**Supplied material:**
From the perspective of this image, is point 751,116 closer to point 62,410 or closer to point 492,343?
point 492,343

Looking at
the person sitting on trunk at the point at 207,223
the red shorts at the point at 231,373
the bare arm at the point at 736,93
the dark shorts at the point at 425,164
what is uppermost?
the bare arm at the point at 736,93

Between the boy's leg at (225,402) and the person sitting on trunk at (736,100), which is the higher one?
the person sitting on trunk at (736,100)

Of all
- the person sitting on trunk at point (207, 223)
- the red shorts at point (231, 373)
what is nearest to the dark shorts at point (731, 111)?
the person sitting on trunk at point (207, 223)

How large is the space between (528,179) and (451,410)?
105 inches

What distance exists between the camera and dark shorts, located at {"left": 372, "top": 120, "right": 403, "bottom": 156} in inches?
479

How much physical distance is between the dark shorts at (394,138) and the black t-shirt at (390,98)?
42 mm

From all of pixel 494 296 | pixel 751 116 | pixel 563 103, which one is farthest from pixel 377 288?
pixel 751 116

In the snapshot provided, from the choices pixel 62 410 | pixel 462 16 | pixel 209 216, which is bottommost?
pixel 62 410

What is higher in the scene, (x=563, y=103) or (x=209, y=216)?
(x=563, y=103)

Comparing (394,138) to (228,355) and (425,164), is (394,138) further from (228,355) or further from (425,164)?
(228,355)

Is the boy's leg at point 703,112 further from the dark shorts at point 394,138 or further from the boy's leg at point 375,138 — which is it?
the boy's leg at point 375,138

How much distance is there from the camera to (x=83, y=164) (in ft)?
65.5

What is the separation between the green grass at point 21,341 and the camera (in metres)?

...

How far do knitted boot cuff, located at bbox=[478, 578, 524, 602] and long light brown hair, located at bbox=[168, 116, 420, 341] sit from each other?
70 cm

...

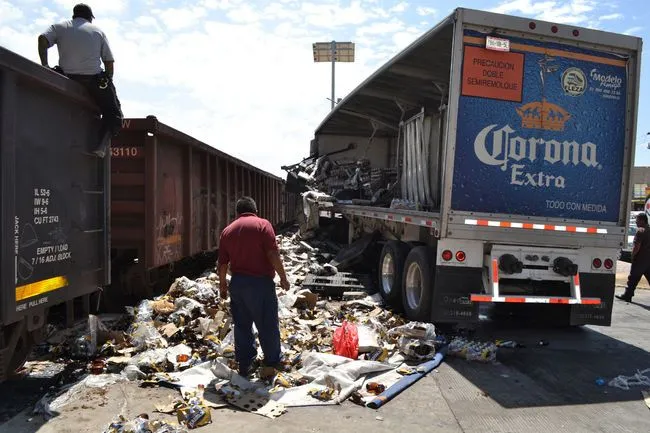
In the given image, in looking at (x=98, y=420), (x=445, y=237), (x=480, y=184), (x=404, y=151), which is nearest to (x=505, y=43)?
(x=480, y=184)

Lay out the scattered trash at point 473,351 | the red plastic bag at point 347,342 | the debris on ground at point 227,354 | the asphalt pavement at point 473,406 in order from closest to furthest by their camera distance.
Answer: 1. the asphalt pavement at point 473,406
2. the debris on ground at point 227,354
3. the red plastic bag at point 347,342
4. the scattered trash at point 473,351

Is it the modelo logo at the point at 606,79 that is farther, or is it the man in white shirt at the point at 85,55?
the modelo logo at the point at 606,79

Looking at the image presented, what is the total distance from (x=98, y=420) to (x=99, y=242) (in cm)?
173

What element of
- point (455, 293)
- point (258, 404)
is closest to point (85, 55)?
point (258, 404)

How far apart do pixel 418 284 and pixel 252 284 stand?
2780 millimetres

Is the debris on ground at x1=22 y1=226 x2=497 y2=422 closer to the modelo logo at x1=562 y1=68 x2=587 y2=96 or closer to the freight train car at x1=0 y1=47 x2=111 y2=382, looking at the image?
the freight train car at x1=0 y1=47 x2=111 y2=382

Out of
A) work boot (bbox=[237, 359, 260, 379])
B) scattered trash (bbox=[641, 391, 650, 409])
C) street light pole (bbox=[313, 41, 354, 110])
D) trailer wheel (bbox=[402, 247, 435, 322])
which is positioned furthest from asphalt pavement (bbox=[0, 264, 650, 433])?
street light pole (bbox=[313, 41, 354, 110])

**Given instruction:** Rewrite the stretch of records from the line containing "How much distance" through the line containing "What is the separation", changing "camera" to "viewer" and keeping everything else the same.

**Result of this exercise:**
How much distance is there from the viewer to (x=83, y=164) (in ft)?
65.5

What is the separation between the green grass at point 21,341 and the viewer (in metres)?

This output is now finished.